Website Capture Applications
I was in a discussion today with a fellow colleague about website capture applications. Six years have passed since we last captured a website for evidence. We would be interested to know which website capture apps people use and what was felt to be the best one.
Thank you for your assistance.
Good question I would also be interested to know is there are any 'verifiable' and time-efficient tools for such purposes.
On an aside In the past the amount of time to download an entire site (remotely - 9.5GB on one website recently) has sometimes been an issue so to document the contents/view of a website I have used Camtasia with lost of care talen to show & prove that it is the actual website in question and to open and browse all files and directories. This has helped in persuading non-technical people about what was found, how it was accessed, and that the contents are 'as is' .
for capturing web sites you can use wget in a recursive way, and log the sessions with wireshark, this way you have both the web site content and the server messages suitable for timestamp and non-deniability of the source of the content.
- wget and httrack for mirroring entire sites.

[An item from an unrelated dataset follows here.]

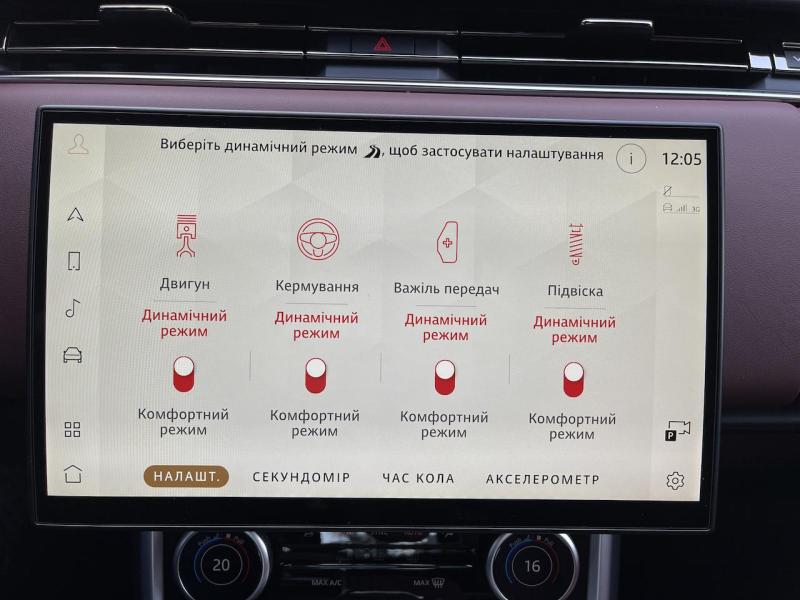 Купить Land-Rover Range-Rover L460 Autobioraphy LWB дизель 2025 id-1006481 в Киеве, Фото №[delta]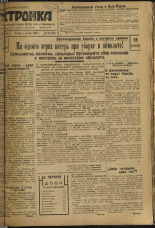 Стройка. № 118 (307), 1933. URL - https://pskovbook.ru/book/15247.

- Adobe Acrobat Pro for turning entire sites into PDFs.
- Screen/video capture for recording sites that use a lot of java/flash.
The first two approaches do not handle java/flash/user interaction well, thus the third option.
As well as having Httrack for live websites, I have found Warrick useful for capturing websites that have been removed by mirroring the archive.org, google and yahoo caches.
Website Ripper/Copier is another tool that is helpful that I have used.
There are quite a few tools that can do this. Although one good online one is GrabzIt's Web Scraper. This web scraper can convert every web page in a website to PDF. They have useful tutorial on how to get started converting an entire website to PDF.
They also provide the ability to add a timestamp watermark to the PDF, which may be useful for some use cases.
If you need a tool that preserve integrity with hash value of extracted websites, you can use hunchly. This tool save every visited web pages as you are browsing in google chrome. You can export the pages visited in MHTML or pdf format. As i said the tool keep every hashing value of the pages consulted and the exported pages. After the investigation hunchly will build you a report of the investigative work you have done. It also enable you to see metadata of the images you would find on the web/social networks.
This is a professional tool used by many law enforcement team and the creator Justin Seitz is easy to join and to talk to.
You should give it a try, there is a trial on their website.
A tool from the United States that I have used in the past to address these issues is made by X1 https://www.x1.com/
A little pricy, but its website capture feature is pretty good and the online artifacts from the tool can be successfully offered as evidence in the US Legal system.
I hope this information will be helpful to you.